Фридолин, которого пробудили от сладчайшего сна, некоторое время лежал беззвучно, вконец оторопев, потом несколько раз быстро огляделся по сторонам. Он никогда раньше не видел лис, но ему показалось, что у этого зверя есть некоторое сходство со столь ненавистными ему собаками. К тому же он все явственнее ощущал своим чувствительным носом запах лисы, запах крайне неприятный и для него равносильный вони.

Фридолин — обычно спокойный увалень с медленно думающей головой, но сейчас эта вонь подхлестнула его мыслительный процесс: он резко повернулся и пребольно укусил лиса. С жалобным воем тот вскочил и ринулся в кусты. Но барсук, разгневавшись на нарушителя его одиночества, ушел в свою темную нору и в полусне стал думать о ненормальности этого мира, в котором даже благочестивейшему из барсуков не дают мирно греть живот на солнышке.
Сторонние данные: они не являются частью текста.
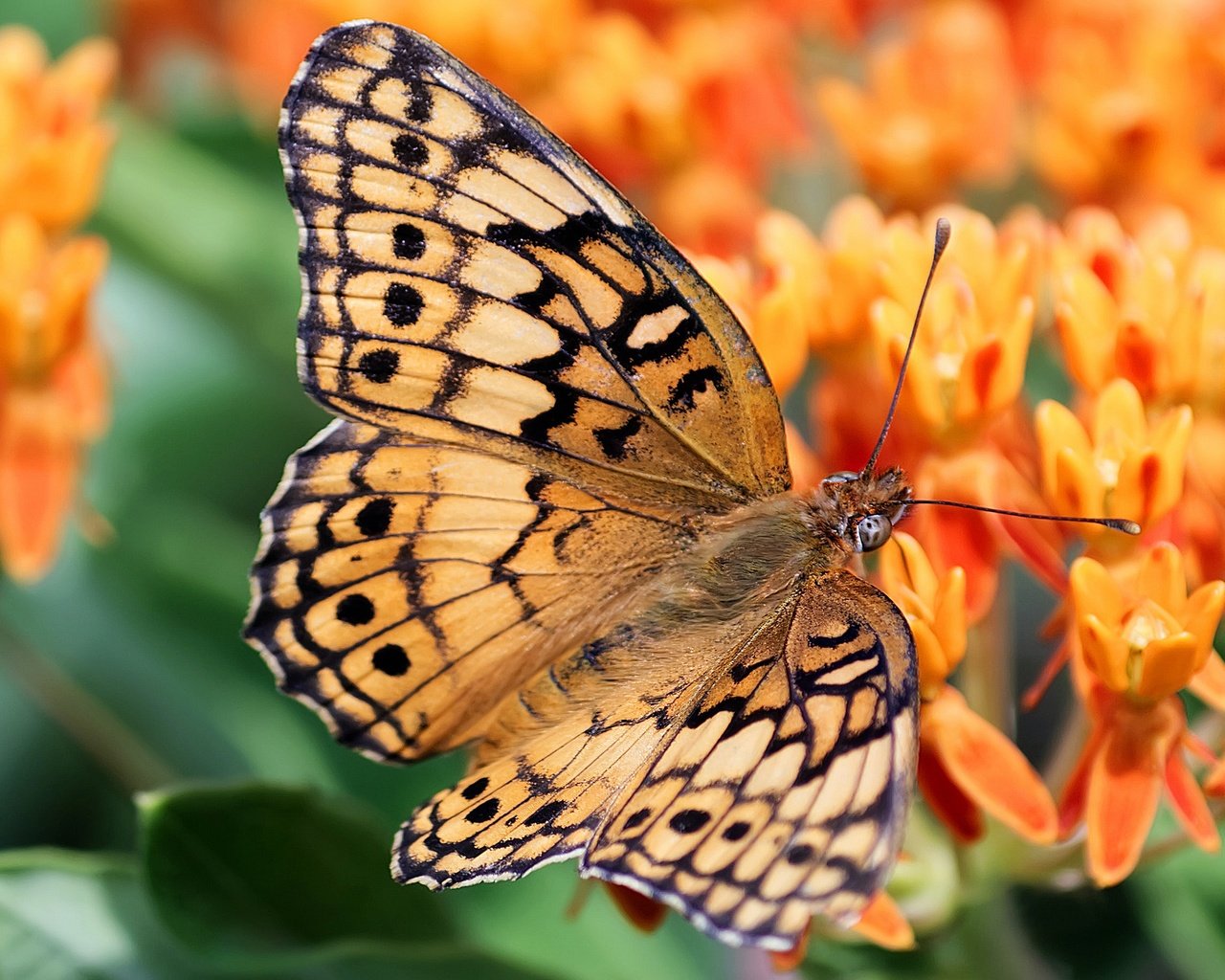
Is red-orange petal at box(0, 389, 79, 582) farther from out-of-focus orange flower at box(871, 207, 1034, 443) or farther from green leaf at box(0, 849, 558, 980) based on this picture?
out-of-focus orange flower at box(871, 207, 1034, 443)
Прошло еще два дня, прежде чем Изолейн отважился вновь приблизиться к одинокому кусаке. На сей раз он взялся за дело умнее; в некотором отдалении от барсука он смиренно улегся животом в пыль, но в пасти, в качестве гостинца, он держал большого ужа, в котором с огромным трудом отказал себе, несмотря на урчание в животе.

Фридолин моргнул раз, Фридолин моргнул два раза… Жирный, почти в метр длиной уж — отличный обед. Лис почтительно, на брюхе, подполз поближе и наконец выплюнул ужа прямо под ноги барсуку. Фридолин схватил ужа и с удовольствием сожрал принесенный дар. Лис Изолейн, уже сидя на заду и благожелательно помахивая пушистым хвостом справа налево и слева направо, внимательно следил своими блестящими от голода глазами за каждым проглоченным куском, и при этом у него от зависти текли слюнки.